To ALA Members and Friends:

This morning the CFPB announced its proposal to ban mandatory pre-dispute arbitration clauses in consumer contracts that require a consumer’s claims to be arbitrated separately and severally. Over the years, creditors have developed arbitration clauses that require claims between consumers and creditors to be arbitrated, and that limit such arbitrations to individual actions as opposed to class-wide arbitration. In other words, consumers can’t join with others similarly situated to pursue claims together. Consumer advocates and others have argued that such contractual provisions frustrate consumers, prevent remedial class action, and unfairly protect bad-actors.

Section 1028 of the Dodd-Frank Wall Street Reform and Consumer Protection Act specifically mandates the CFPB to conduct a study—which it has—and if the Bureau finds that prohibiting or limiting arbitration “is in the public interest and for the protection of consumers” then it may adopt a rule consistent with the study’s findings.

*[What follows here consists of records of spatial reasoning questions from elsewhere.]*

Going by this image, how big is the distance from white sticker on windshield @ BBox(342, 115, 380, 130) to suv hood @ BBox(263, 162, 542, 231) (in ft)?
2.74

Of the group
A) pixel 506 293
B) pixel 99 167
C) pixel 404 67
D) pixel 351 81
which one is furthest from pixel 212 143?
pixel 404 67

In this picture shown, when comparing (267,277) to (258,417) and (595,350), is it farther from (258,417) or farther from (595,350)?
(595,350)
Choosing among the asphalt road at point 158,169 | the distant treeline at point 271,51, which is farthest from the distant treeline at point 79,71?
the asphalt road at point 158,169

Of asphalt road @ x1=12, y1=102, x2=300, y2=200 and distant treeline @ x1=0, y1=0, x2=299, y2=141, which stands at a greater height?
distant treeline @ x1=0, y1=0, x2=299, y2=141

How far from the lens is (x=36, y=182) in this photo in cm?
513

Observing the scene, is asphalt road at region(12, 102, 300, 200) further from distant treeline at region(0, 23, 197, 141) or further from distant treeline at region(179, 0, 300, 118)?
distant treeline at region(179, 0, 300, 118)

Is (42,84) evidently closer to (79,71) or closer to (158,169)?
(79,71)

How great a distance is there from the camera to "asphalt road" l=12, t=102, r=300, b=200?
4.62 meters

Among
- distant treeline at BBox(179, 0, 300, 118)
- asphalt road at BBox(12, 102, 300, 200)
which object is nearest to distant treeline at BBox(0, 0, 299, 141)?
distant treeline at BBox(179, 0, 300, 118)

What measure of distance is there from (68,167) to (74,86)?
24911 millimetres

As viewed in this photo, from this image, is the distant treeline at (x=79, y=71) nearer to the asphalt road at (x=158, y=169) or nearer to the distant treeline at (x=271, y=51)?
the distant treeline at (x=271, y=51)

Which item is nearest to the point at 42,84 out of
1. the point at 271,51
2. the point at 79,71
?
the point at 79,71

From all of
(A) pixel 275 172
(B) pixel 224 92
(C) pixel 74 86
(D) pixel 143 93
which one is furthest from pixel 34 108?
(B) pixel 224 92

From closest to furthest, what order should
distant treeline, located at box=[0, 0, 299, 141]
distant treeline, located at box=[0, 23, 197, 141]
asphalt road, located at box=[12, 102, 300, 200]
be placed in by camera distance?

The March, 2015, study by the CFPB analyzed

* over 1,800 consumer finance arbitration disputes filed over a period of three years,

* a sample of nearly 3,500 individual consumer finance cases filed in federal court over the same three year period,

* all of the 562 consumer finance class cases filed in federal court and in selected state courts during the same period,

* 40,000 small claims filings over the course of a single year,

* more than 400 consumer financial class settlements in federal courts over a period of five years, and

* more than 1,100 state and federal public enforcement actions relating to consumer finance.

According to the CFPB, the study results prove that consumers are adversely served by limiting their access to class action litigation. The full study is available for review at http://www.consumerfinance.gov/reports/arbitration-study-report-to-congress-2015/.

The Outline of Proposals found at http://www.consumerfinance.gov/f/201510_cfpb_small-business-review-panel-packet-explaining-the-proposal-under-consideration.pdf would not ban mandatory, pre-dispute arbitration clauses entirely. Rather, the CFPB proposes that arbitration clauses in consumer finance contracts would have to explicitly say that they do not apply to cases filed as class actions unless and until the class certification is denied by the court or the class claims are dismissed in court.

The arbitration procedure for individual claims is not left entirely alone in the Proposal. The CFPB is also considering mandating that companies that use arbitration clauses for individual disputes, submit to the CFPB the arbitration claims filed and awards issued. Also, the CFPB is considering as part of the Proposal, the publishing of the claims and awards on its website.

The CFPB’s Outline of the Proposal to address arbitration is the first step in the rulemaking process. The next step is to convene a Small Business Review panel to gather feedback from interested parties. Once that is done, then the CFPB would adopt a Rule to become operative no earlier than 180 days after the effective date of a final rule. The CFPB contemplates setting an effective date of 30 days after the rule is published, thus giving creditors 210 days after a rule is published to make changes to form contracts.

I will discuss this with you in more detail as matters progress.